One of the largest European refiners, Petroplus' bankruptcy throws into doubt the fate of the two refineries it was still operating, the U.K. Coryton refinery, which serves the London market, and the refinery in Ingolstadt, Germany. Petroplus had previously shut three refineries due to credit problems and was forced to close the remaining two after it failed to get credit.
Barclays analysts, in a note, point out that the Petroplus shutdown on top of other refinery closings "does provide a breather to the otherwise ailing refinery margins and helps to erase almost all of the current 1.5 million barrels per day overcapacity in the market."
They note that developing countries, however, are adding refining capacity at a record pace, with China and India adding four million barrels a day this past year.
Petroplus was supplying about 19% of the U.K.'s gasoline and 11% of its diesel, according to Andrew Lipow, president of Lipow Oil Associates.
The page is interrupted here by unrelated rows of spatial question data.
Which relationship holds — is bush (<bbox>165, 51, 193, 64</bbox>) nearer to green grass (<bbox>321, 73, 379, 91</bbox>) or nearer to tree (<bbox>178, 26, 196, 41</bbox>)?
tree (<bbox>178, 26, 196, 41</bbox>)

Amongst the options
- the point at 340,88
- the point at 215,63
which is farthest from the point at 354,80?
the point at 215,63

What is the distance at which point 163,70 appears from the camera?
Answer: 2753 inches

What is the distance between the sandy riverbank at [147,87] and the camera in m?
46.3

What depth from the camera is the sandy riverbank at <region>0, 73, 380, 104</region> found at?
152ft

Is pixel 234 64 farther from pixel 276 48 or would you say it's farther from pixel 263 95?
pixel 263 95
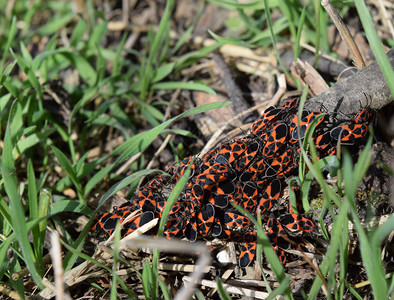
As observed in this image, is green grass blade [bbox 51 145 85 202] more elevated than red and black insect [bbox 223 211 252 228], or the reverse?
green grass blade [bbox 51 145 85 202]

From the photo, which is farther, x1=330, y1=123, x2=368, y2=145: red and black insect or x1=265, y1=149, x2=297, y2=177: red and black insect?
x1=265, y1=149, x2=297, y2=177: red and black insect

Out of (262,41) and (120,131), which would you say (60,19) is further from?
(262,41)

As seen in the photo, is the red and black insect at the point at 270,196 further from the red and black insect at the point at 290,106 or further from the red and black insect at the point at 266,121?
the red and black insect at the point at 290,106

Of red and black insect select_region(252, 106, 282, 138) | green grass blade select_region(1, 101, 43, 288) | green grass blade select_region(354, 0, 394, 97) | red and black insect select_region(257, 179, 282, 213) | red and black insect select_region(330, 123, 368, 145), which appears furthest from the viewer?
red and black insect select_region(252, 106, 282, 138)

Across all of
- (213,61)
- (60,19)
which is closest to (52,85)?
(60,19)

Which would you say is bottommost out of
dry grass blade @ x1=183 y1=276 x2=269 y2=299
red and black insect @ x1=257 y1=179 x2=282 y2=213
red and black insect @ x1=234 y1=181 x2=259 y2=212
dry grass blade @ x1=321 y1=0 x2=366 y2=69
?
dry grass blade @ x1=183 y1=276 x2=269 y2=299

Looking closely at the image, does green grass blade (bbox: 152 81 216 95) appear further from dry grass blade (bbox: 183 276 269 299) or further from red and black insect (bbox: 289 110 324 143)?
dry grass blade (bbox: 183 276 269 299)

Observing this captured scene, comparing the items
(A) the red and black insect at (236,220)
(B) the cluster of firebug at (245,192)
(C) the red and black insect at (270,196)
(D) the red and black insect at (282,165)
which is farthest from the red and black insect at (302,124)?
(A) the red and black insect at (236,220)

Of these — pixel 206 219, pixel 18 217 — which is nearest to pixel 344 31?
pixel 206 219

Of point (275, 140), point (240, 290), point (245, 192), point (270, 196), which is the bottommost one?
point (240, 290)

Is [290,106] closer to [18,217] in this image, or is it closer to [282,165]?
[282,165]

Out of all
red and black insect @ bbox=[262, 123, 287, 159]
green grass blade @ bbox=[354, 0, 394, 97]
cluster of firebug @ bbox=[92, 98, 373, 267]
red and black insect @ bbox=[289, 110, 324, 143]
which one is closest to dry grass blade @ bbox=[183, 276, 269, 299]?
cluster of firebug @ bbox=[92, 98, 373, 267]
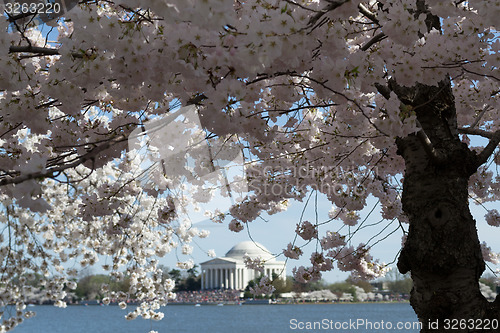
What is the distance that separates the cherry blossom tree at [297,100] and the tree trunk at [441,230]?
0.01m

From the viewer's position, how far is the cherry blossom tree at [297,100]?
7.98ft

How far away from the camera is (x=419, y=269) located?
3.94 m

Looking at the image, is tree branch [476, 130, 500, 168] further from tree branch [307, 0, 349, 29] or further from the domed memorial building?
the domed memorial building

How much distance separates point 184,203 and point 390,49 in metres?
6.76

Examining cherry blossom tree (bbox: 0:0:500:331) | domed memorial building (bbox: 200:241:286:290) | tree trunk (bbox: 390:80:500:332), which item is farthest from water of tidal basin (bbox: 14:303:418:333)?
tree trunk (bbox: 390:80:500:332)

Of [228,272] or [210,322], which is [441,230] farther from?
[228,272]

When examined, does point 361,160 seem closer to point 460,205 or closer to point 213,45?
point 460,205

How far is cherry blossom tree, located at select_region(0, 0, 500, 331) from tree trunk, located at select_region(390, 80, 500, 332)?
11 millimetres

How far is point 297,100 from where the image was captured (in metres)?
3.66

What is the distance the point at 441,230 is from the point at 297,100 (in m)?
1.50

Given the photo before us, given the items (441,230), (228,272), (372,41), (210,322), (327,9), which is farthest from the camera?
(228,272)

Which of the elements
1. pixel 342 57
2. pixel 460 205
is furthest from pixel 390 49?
pixel 460 205

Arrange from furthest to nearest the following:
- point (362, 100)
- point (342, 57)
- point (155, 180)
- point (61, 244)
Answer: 1. point (61, 244)
2. point (155, 180)
3. point (362, 100)
4. point (342, 57)

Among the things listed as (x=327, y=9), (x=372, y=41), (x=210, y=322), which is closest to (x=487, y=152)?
(x=372, y=41)
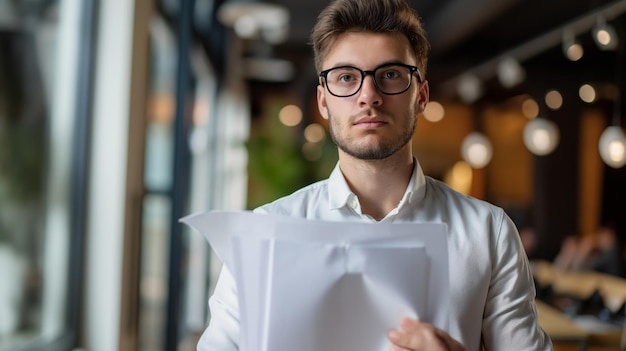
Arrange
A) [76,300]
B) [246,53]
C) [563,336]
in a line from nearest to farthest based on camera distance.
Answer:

The U.S., meanwhile, imports about 100,000 barrels a day of gasoline from the U.K. "We're getting a number of different grades of gasoline from the U.K., many of which end up in the Northeast," he said. U.S. east coast gasoline demand was about 3.1 million barrels per day in 2010, with imports satisfying about 25% of that.
Lipow said the Petroplus refining system had been supplying Europe with about 250,000 barrels per day of diesel at a time when Europe is importing 500,000 barrels from the U.S.
Barclays analysts, in a note, said the gasoline likely to gain most on the Petroplus shutdown is summer grade RBOB, the reformulated gasoline blend. Hovensa was a big producer of that. RBOB on the Nymex Friday for February delivery was at $2.90 per gallon, after rising about 3% in the last month.
"I think when you add that (Petroplus) to the Conoco and Sunoco refinery closings, that's why you've seen the gasoline market rally. Tightening supplies have been underpinning the market's rally," said Gene McGillian, analyst with Tradition Energy.